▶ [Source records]
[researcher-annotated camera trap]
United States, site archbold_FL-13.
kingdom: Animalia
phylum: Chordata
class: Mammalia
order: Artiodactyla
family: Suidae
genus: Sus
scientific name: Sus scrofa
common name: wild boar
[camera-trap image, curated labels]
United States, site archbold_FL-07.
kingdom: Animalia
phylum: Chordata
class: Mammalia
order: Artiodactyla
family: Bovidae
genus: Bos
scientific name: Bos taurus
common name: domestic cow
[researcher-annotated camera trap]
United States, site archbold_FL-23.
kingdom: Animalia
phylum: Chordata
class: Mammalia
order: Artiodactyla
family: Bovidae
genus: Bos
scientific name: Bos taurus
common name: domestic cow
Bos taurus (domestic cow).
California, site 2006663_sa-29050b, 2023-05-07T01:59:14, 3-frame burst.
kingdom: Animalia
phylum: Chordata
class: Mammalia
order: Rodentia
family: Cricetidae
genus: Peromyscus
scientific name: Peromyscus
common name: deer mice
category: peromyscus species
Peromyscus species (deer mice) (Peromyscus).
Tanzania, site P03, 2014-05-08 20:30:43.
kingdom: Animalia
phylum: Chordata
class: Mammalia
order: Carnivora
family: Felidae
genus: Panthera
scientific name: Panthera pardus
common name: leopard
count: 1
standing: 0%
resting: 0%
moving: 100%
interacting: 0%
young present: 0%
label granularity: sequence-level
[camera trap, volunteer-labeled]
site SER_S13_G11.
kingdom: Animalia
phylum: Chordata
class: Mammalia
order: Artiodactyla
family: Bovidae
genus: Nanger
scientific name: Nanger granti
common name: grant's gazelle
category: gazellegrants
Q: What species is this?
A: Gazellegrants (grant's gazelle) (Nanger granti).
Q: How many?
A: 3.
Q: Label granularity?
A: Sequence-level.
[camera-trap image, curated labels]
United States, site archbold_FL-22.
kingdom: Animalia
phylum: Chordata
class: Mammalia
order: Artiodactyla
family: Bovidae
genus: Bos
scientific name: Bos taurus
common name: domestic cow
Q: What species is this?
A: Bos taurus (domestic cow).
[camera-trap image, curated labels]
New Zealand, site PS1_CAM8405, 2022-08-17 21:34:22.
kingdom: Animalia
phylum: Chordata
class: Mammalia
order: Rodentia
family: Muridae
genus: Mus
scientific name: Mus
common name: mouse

▶ [Task] Start at the first line of the entries and stop at the line that contains "scientific name: Panthera pardus". Repeat every line in that span exactly, and nothing beyond it.

▶ [Written solution]
[researcher-annotated camera trap]
United States, site archbold_FL-13.
kingdom: Animalia
phylum: Chordata
class: Mammalia
order: Artiodactyla
family: Suidae
genus: Sus
scientific name: Sus scrofa
common name: wild boar
[camera-trap image, curated labels]
United States, site archbold_FL-07.
kingdom: Animalia
phylum: Chordata
class: Mammalia
order: Artiodactyla
family: Bovidae
genus: Bos
scientific name: Bos taurus
common name: domestic cow
[researcher-annotated camera trap]
United States, site archbold_FL-23.
kingdom: Animalia
phylum: Chordata
class: Mammalia
order: Artiodactyla
family: Bovidae
genus: Bos
scientific name: Bos taurus
common name: domestic cow
Bos taurus (domestic cow).
California, site 2006663_sa-29050b, 2023-05-07T01:59:14, 3-frame burst.
kingdom: Animalia
phylum: Chordata
class: Mammalia
order: Rodentia
family: Cricetidae
genus: Peromyscus
scientific name: Peromyscus
common name: deer mice
category: peromyscus species
Peromyscus species (deer mice) (Peromyscus).
Tanzania, site P03, 2014-05-08 20:30:43.
kingdom: Animalia
phylum: Chordata
class: Mammalia
order: Carnivora
family: Felidae
genus: Panthera
scientific name: Panthera pardus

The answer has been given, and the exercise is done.